• _Поставленная задача 1_:
Извлеките из текстового блока ниже фрагмент от слов «Статья опубликована в» до слов «Никогданье, темпоральная кома.» включительно, без единого изменения.

• _Текстовый блок_:
+ + +
Статья опубликована в научном сборнике "Поезд Шаламова", М.: Голос, 2017.
Электронная версия - на сайте Института филососфии РАН.
"Ухрония" можно перевести как Никогданье, темпоральная кома.
__________
Ухрония: время отрицательного опыта
Не в бревнах, а в ребрах
Церковь моя.
В усмешке недоброй
Лицо бытия...
Наш спор - не духовный
О возрасте книг,
Наш спор - не церковный
О пользе вериг.
Наш спор - о свободе,
О праве дышать...
Варлам Шаламов. Аввакум в Пустозерске
Шаламов затронул нерв ХХ в. Сказать об этом что-то более существенное, важное и емкое, чем он, трудно. Время, особенно то, в которое не жил, которое обозначено пятью буквами - ГУЛАГ - просачивается между пальцами, между предметами в пространстве, между словами. Это, наверное, и есть главное: молчание и ничто, если бы речь шла только о времени. Есть еще выживший и стоящий на могиле этого времени, да и на могиле ли, Шаламов, которого уже почти не знают, да и время то не желается знать, да и было ли оно... Более тридцати лет жил Варлам Тихонович на воле: вставал, ел, пил, писал, разговаривал - что он понимал в этой жизни? Ибо обычный ответ на этот вопрос: «Ничего-то я в этой жизни не понимаю».
Она, жизнь, как-то проживается, даже если мы не будем думать ни о ней, ни о страшной судьбе Шаламова. Ибо надо еще научиться говорить предельно простыми, «голыми», исполняющими функции не только выражения, но самой вещи словами, которые будут идти не поверх письма, а зайдут в самую его суть. Иначе - все понимаемое не понятно. Отсюда проблема: что мы понимаем, когда понимаем? Может быть, есть что-то в его манере писать, что позволит прояснить забвение страшного времени?
+ + +
[Блок данных]
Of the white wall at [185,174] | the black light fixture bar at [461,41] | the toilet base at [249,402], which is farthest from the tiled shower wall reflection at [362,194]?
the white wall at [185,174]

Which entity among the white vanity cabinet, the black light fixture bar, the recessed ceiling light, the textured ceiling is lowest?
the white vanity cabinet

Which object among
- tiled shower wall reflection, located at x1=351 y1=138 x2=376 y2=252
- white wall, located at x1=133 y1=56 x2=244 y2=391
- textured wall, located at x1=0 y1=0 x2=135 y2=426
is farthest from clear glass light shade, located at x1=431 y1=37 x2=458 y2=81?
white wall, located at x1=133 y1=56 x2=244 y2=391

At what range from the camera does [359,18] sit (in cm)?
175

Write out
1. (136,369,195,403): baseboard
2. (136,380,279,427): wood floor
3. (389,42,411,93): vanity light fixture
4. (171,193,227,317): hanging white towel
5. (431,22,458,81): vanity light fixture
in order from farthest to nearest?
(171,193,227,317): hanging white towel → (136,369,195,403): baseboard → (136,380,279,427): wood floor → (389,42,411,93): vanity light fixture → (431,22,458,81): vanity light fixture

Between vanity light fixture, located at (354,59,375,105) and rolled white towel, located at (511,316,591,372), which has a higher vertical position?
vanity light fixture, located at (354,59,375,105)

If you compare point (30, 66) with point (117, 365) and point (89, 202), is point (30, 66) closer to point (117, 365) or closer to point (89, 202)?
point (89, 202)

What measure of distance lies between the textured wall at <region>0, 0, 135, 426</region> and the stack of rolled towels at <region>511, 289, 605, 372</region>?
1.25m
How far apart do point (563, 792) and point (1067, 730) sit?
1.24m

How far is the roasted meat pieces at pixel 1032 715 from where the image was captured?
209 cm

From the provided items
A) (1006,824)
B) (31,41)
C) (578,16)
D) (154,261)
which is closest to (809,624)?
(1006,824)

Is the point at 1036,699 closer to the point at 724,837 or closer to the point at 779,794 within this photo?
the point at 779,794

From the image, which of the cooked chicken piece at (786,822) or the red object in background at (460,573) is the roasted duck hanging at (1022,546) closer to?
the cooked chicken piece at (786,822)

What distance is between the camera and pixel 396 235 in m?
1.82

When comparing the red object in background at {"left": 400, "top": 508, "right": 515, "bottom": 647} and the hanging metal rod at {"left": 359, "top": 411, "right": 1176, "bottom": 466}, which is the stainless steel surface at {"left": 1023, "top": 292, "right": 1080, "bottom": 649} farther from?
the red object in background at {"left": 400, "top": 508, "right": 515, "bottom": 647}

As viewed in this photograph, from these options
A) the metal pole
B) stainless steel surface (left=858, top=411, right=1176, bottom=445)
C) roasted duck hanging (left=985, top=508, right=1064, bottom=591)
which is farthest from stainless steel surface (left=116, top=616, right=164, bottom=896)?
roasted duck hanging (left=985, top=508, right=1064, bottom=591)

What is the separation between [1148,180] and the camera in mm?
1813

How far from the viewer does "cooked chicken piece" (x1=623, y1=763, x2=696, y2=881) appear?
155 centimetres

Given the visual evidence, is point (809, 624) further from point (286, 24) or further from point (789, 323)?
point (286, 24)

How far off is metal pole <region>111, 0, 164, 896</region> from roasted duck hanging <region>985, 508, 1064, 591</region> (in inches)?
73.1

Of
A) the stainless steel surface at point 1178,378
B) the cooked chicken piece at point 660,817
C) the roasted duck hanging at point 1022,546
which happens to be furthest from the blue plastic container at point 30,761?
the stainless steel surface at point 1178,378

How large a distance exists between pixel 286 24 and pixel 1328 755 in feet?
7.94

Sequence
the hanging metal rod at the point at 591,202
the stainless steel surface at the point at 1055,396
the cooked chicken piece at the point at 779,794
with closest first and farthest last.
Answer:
+ + +
• _Поставленная задача 2_:
Выпишите из строк выше все строки, где встречается слово «cabinet». Регистр букв учитывается.

• _Разобранный ответ 1_:
Статья опубликована в научном сборнике "Поезд Шаламова", М.: Голос, 2017.
Электронная версия - на сайте Института филососфии РАН.
"Ухрония" можно перевести как Никогданье, темпоральная кома.

• _Разобранный ответ 2_:
Which entity among the white vanity cabinet, the black light fixture bar, the recessed ceiling light, the textured ceiling is lowest?
the white vanity cabinet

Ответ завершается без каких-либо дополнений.